Doctor Strange and Ironheart have managed to find Spider-Man and Wasp — just in time to come face to face with a vengeful Venom!
One of the issues I’ve had with previous installments of this series has been the fact that the wraparound story has felt more than a little slight. This issue does a much stronger job of weaving Doctor Strange and Ironheart’s involvement in and out of the tale at hand. There are some very fun moments in which Riri is still having a difficult time coming to grips with the more supernatural side of the Marvel Universe, and finding more grounded approaches to dealing with the extra-dimensional threat they’re facing. Doctor Strange still feels more like a tour guide than an active participant in the adventure, but I really enjoyed seeing the two heroes mostly take a bit more of a proactive approach to the task at hand.
That being said, this was another issue that felt like little more than a fight comic, and one that didn’t quite feel like it matched the tone of previous issues. The first two issues certainly felt more horror-themed when it came to their villains (a demonically-possessed suit of armor, a werewolf, vampires), but this one has the villain produce Venom seemingly out of nowhere.

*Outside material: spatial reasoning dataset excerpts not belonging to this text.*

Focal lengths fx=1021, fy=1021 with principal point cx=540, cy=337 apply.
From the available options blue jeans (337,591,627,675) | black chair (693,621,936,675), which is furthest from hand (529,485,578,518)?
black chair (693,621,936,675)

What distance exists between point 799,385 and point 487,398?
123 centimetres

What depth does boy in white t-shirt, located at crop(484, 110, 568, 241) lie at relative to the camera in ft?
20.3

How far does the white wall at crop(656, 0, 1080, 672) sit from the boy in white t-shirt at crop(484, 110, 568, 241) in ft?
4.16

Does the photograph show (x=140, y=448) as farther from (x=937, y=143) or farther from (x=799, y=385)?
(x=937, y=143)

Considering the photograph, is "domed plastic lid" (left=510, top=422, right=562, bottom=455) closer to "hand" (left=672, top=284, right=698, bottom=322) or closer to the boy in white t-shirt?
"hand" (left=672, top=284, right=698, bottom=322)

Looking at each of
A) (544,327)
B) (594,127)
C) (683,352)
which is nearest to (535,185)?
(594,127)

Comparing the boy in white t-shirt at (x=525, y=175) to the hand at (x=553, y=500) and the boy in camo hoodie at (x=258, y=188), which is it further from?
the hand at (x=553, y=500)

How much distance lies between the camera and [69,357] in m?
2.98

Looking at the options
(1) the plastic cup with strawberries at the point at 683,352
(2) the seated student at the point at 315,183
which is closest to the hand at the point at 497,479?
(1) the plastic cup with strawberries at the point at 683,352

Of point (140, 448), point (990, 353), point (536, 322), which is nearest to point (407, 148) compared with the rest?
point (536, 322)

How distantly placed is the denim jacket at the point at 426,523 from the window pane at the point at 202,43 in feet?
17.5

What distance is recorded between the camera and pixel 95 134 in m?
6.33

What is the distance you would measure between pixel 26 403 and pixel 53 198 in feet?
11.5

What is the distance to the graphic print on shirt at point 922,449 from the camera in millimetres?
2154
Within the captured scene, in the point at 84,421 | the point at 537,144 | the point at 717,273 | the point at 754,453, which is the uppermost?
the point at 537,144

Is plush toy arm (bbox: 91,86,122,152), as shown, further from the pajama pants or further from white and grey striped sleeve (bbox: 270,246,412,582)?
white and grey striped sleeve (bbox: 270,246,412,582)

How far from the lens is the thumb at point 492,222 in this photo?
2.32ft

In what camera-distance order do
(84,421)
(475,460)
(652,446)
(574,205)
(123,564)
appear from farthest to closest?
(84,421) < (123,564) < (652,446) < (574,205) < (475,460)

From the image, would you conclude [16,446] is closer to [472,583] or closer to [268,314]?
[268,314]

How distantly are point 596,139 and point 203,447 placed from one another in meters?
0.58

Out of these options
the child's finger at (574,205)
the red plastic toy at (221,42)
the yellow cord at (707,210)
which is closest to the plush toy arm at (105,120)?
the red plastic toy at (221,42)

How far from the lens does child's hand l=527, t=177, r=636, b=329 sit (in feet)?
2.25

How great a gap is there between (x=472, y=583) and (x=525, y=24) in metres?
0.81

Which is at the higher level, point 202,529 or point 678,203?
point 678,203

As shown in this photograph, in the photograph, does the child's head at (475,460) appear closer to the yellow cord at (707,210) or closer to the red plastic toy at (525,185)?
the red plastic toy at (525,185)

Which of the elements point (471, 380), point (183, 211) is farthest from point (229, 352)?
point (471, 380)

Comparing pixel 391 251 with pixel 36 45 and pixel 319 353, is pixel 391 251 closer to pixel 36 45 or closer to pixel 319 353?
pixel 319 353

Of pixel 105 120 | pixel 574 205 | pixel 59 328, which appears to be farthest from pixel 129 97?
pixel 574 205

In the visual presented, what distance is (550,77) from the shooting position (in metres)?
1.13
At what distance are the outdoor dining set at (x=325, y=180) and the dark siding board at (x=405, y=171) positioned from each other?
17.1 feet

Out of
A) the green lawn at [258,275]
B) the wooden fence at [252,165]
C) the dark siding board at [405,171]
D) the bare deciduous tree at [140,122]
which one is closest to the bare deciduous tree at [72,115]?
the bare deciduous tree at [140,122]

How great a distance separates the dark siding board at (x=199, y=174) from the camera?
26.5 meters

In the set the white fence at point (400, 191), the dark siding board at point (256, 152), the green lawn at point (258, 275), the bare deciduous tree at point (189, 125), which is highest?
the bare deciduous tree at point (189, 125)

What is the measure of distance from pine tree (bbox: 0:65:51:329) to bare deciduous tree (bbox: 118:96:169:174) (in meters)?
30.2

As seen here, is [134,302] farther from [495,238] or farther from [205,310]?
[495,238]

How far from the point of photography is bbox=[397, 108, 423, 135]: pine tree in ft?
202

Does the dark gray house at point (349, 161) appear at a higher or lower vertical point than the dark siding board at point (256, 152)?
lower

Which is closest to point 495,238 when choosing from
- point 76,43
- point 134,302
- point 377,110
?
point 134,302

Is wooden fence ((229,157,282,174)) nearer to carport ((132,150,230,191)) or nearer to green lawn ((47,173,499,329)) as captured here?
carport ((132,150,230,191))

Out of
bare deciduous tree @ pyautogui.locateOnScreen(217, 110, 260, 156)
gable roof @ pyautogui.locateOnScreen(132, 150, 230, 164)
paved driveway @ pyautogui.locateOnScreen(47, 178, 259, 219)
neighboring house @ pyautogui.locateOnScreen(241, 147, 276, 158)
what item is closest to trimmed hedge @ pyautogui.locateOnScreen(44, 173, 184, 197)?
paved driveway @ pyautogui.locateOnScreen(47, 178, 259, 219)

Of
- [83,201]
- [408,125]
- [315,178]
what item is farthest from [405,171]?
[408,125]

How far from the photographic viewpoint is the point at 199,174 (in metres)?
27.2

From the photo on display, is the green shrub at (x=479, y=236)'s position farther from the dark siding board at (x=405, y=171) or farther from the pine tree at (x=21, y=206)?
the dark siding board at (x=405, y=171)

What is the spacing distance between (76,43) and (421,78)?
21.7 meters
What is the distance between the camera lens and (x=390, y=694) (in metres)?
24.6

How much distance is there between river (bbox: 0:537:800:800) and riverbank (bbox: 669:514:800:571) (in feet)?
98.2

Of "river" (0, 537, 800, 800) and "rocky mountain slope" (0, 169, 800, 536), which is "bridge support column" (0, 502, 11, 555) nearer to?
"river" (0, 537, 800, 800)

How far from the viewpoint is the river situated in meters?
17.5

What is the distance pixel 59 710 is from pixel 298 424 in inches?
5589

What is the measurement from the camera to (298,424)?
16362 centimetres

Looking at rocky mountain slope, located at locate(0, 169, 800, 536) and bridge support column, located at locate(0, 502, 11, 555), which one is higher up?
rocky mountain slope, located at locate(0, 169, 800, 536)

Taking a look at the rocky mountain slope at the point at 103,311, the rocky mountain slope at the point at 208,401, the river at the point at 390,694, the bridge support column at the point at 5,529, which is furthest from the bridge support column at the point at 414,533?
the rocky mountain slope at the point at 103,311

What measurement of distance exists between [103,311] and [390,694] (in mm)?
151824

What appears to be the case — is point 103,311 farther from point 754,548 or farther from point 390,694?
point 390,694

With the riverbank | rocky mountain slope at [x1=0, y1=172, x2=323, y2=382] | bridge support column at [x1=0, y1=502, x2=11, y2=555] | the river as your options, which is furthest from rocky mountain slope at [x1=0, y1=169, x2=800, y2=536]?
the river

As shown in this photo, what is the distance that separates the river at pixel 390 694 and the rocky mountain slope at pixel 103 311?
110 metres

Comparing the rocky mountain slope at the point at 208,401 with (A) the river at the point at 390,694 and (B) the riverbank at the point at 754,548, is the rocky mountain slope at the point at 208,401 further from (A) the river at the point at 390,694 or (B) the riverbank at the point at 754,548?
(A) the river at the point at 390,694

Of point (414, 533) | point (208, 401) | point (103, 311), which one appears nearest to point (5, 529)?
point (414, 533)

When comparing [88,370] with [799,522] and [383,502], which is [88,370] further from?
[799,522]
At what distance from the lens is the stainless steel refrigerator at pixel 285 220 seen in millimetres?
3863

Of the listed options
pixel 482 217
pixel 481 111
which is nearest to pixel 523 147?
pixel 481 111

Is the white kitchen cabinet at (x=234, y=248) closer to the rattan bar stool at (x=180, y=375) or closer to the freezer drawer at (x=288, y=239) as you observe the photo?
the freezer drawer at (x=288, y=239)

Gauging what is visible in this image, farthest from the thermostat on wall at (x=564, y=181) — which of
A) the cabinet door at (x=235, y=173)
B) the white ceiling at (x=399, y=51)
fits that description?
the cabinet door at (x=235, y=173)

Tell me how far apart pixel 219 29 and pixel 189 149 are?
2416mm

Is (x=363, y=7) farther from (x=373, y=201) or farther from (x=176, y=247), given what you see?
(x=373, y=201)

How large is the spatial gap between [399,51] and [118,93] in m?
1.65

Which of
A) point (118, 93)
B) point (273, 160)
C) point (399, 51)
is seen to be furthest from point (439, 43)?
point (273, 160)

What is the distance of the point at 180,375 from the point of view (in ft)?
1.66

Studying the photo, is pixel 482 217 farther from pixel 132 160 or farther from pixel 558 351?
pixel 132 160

The justification seems to be that this issue has a bit of a Jekyll/Hyde theme (hinted at even more by the mentions of the Lizard being on a rampage), but it does feel like a bit of an outlier among the more supernaturally-charged conflicts of the previous issues.
Even so, there are a few fun surprises in this issue that made me smile, particularly as a fan of the creepier side of the Marvel Universe. In particular, the reveal on the last page made me both laugh out loud and got me excited to see what the next issue has in store.
The artwork throughout the book is a lot of fun. Gretel Lusky sets the tone with a series of foreboding establishing scenes inside the school that continues to sell Ironheart’s skeptical attitude with some truly funny facial expressions. Also, Lusky delivers an incredible final image that I won’t spoil — but it’s exactly the kind of cartoony horror imagery that has made this series a fun read. Meanwhile, Bowen McCurdy is clearly having a lot of fun drawing Venom, giving the Symbiote a hulking and monstrous look that still fits with the spooky-lite tone of the story.